Никогда не любил барокко, а в Риме почти возненавидел. Эту фобию подтверждают чудесные маленькие городки вроде Витербо, куда барокко не добралось. (Значит, не росло само по себе, а победно наступало из единого центра.) Что-то произошло в это время: какая-то общая установка, какой-то приказ по армии искусств победил вольное живое развитие. Кажется, по этому приказу все самое лучшее и кончилось.
Впрочем, есть гениальный Барромини, да и в целом среда настолько активная, что зрительно растворяет все вредное – как океан.
Piazza Navona – дивная, долгая, вольная, больше похожая на луг, чем на площадь. Ее размер определен тем, что повторяет очертания античного стадиона. Фонтаны Бернини в этом пространстве выглядят китчем.
Это самая оживленная, самая веселая площадь Рима. Какой-то постоянный карнавал, кукольники, бродячие актеры. Однажды и я ненадолго вступил в их братство.

▶ **ЗАДАНИЕ**: Перепишите фрагмент отрывка о Риме от слов "Никогда не любил" до слов "пространстве выглядят китчем.", поставив "рококо" вместо "барокко".

▶ **ЗАПИСИ**:
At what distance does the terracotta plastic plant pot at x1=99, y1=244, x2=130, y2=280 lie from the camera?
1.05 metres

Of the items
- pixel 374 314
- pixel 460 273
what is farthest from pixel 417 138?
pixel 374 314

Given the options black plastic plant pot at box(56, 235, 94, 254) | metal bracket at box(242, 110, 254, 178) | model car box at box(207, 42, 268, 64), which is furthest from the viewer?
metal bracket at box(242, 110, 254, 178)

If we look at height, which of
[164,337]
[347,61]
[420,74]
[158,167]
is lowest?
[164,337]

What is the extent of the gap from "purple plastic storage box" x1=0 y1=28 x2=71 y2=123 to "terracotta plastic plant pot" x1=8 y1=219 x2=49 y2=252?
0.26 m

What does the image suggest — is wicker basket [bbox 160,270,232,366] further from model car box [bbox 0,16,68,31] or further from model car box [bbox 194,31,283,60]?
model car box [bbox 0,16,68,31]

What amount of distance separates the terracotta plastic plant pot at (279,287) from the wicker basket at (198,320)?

▶ **РЕШЕНИЕ**:
Никогда не любил рококо, а в Риме почти возненавидел. Эту фобию подтверждают чудесные маленькие городки вроде Витербо, куда рококо не добралось. (Значит, не росло само по себе, а победно наступало из единого центра.) Что-то произошло в это время: какая-то общая установка, какой-то приказ по армии искусств победил вольное живое развитие. Кажется, по этому приказу все самое лучшее и кончилось.
Впрочем, есть гениальный Барромини, да и в целом среда настолько активная, что зрительно растворяет все вредное – как океан.
Piazza Navona – дивная, долгая, вольная, больше похожая на луг, чем на площадь. Ее размер определен тем, что повторяет очертания античного стадиона. Фонтаны Бернини в этом пространстве выглядят китчем.